§ EXERCISE DETAILS
Look at the entries below and reproduce them exactly.

§ PROVIDED INFORMATION
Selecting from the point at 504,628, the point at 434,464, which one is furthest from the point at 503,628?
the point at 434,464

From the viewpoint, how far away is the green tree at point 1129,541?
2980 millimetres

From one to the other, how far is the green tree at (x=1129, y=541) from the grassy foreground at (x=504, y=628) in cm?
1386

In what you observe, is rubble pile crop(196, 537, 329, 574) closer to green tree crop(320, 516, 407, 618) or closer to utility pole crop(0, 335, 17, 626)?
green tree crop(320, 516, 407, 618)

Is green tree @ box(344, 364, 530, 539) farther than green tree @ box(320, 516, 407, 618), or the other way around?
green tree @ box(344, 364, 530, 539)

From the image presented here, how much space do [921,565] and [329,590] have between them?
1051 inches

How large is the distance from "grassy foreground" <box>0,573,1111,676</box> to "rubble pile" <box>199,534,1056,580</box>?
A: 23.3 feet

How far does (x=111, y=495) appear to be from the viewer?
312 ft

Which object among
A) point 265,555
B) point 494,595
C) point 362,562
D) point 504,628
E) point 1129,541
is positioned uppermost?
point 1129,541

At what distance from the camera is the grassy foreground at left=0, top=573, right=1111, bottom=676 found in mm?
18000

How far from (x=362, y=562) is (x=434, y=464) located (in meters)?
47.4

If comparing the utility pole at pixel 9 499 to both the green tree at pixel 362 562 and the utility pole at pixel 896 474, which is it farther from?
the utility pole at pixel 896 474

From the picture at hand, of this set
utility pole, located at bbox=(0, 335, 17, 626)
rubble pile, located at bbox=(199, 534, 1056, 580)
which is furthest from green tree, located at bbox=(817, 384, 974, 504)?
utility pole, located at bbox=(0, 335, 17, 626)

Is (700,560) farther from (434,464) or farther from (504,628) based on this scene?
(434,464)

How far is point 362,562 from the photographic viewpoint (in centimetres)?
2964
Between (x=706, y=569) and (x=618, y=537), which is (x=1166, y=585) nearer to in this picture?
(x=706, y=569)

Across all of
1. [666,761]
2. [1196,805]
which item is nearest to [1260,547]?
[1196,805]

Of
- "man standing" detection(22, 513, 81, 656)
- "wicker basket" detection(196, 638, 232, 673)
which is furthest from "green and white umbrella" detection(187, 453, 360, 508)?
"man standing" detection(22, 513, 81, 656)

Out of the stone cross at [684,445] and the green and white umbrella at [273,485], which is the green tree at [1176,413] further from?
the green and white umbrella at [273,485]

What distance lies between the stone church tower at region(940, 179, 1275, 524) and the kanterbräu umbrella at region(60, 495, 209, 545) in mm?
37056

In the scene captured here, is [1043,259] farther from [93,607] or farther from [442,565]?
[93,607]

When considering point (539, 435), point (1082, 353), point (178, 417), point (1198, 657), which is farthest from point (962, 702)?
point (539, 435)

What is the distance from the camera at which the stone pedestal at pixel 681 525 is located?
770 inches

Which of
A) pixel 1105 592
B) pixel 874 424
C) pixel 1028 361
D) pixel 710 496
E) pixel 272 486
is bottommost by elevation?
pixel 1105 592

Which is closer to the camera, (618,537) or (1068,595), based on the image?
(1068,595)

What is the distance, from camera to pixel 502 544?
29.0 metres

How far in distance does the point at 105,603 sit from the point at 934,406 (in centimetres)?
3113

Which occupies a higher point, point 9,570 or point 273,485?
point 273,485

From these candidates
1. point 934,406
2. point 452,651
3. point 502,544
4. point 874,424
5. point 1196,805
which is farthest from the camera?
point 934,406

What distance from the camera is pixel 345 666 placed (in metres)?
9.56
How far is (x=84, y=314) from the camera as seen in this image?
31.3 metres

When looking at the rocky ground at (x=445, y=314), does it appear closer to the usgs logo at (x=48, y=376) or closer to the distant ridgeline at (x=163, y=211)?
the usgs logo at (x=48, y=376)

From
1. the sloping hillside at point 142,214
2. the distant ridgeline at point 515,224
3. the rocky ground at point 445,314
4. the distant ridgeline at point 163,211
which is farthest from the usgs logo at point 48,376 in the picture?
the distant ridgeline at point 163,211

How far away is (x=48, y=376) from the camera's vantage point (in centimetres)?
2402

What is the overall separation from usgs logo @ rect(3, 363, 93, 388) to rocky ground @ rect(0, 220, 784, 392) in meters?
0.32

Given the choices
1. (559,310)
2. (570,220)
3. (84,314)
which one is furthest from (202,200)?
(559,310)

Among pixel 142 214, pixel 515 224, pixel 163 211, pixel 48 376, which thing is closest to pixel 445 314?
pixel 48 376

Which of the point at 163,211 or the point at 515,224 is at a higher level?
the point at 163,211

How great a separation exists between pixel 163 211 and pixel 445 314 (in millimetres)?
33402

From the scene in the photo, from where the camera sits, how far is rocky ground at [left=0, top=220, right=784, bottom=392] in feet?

§ RESULT FOR THIS TASK
Selecting from the point at 504,628, the point at 434,464, which one is furthest from the point at 503,628?
the point at 434,464

From the viewpoint, how far away is the green tree at point 1129,541?
2980 millimetres

From one to the other, how far is the green tree at (x=1129, y=541) from the grassy foreground at (x=504, y=628) in cm?
1386

In what you observe, is rubble pile crop(196, 537, 329, 574) closer to green tree crop(320, 516, 407, 618) or closer to utility pole crop(0, 335, 17, 626)?
green tree crop(320, 516, 407, 618)

Is green tree @ box(344, 364, 530, 539) farther than green tree @ box(320, 516, 407, 618), or the other way around?
green tree @ box(344, 364, 530, 539)

From the image presented here, how much space do [921,565] and [329,590] have between them?
1051 inches

How large is the distance from "grassy foreground" <box>0,573,1111,676</box> to "rubble pile" <box>199,534,1056,580</box>?
A: 23.3 feet

How far does (x=111, y=495) appear to be from the viewer?
312 ft

Which object among
A) point 265,555
B) point 494,595
C) point 362,562
D) point 504,628
E) point 1129,541
is positioned uppermost?
point 1129,541

At what distance from the camera is the grassy foreground at left=0, top=573, right=1111, bottom=676 found in mm?
18000

How far from (x=362, y=562) is (x=434, y=464) located (in meters)?
47.4

If comparing the utility pole at pixel 9 499 to both the green tree at pixel 362 562 and the utility pole at pixel 896 474, which is it farther from?
the utility pole at pixel 896 474

From the picture at hand, of this set
utility pole, located at bbox=(0, 335, 17, 626)
rubble pile, located at bbox=(199, 534, 1056, 580)
which is furthest from green tree, located at bbox=(817, 384, 974, 504)?
utility pole, located at bbox=(0, 335, 17, 626)

Is (700,560) farther from (434,464) or farther from (504,628) based on this scene?
(434,464)

How far is point 362,562 from the photographic viewpoint (in centimetres)?
2964
Between (x=706, y=569) and (x=618, y=537), which is (x=1166, y=585) nearer to in this picture?
(x=706, y=569)

Across all of
1. [666,761]
2. [1196,805]
which item is nearest to [1260,547]?
[1196,805]

Of
- "man standing" detection(22, 513, 81, 656)
- "wicker basket" detection(196, 638, 232, 673)
which is furthest from "green and white umbrella" detection(187, 453, 360, 508)?
"man standing" detection(22, 513, 81, 656)

Out of the stone cross at [684,445] and the green and white umbrella at [273,485], which is the green tree at [1176,413] further from?
the green and white umbrella at [273,485]

What distance lies between the stone church tower at region(940, 179, 1275, 524) and the kanterbräu umbrella at region(60, 495, 209, 545) in mm?
37056

In the scene captured here, is [1043,259] farther from [93,607] or farther from [442,565]?
[93,607]

When considering point (539, 435), point (1082, 353), point (178, 417), point (1198, 657), which is farthest from point (962, 702)?
point (539, 435)

What is the distance from the camera at which the stone pedestal at pixel 681 525 is located?
770 inches

Which of
A) pixel 1105 592
B) pixel 874 424
C) pixel 1028 361
D) pixel 710 496
E) pixel 272 486
is bottommost by elevation?
pixel 1105 592

Which is closer to the camera, (618,537) or (1068,595), based on the image?
(1068,595)

What is the distance, from camera to pixel 502 544?
29.0 metres

How far in distance does the point at 105,603 sit from the point at 934,406 (in centimetres)?
3113

Which occupies a higher point, point 9,570 or point 273,485?
point 273,485

From these candidates
1. point 934,406
2. point 452,651
3. point 502,544
4. point 874,424
5. point 1196,805
which is farthest from the camera?
point 934,406

What distance from the camera is pixel 345 666 placed (in metres)?
9.56
How far is (x=84, y=314) from the camera as seen in this image?
31.3 metres

When looking at the rocky ground at (x=445, y=314), does it appear closer to the usgs logo at (x=48, y=376) or closer to the distant ridgeline at (x=163, y=211)?
the usgs logo at (x=48, y=376)

From
1. the sloping hillside at point 142,214
2. the distant ridgeline at point 515,224
3. the rocky ground at point 445,314
4. the distant ridgeline at point 163,211
which is farthest from the usgs logo at point 48,376 in the picture?
the distant ridgeline at point 163,211

How far away is (x=48, y=376) from the camera's vantage point (in centimetres)?
2402

What is the overall separation from usgs logo @ rect(3, 363, 93, 388) to rocky ground @ rect(0, 220, 784, 392) in meters?
0.32

Given the choices
1. (559,310)
2. (570,220)
3. (84,314)
which one is furthest from (202,200)?
(559,310)

Among pixel 142 214, pixel 515 224, pixel 163 211, pixel 48 376, which thing is closest to pixel 445 314?
pixel 48 376

Which of the point at 163,211 or the point at 515,224 is at a higher level?
the point at 163,211

How great a separation exists between pixel 163 211 and pixel 445 314 (in millimetres)?
33402

From the scene in the photo, from where the camera sits, how far is rocky ground at [left=0, top=220, right=784, bottom=392] in feet?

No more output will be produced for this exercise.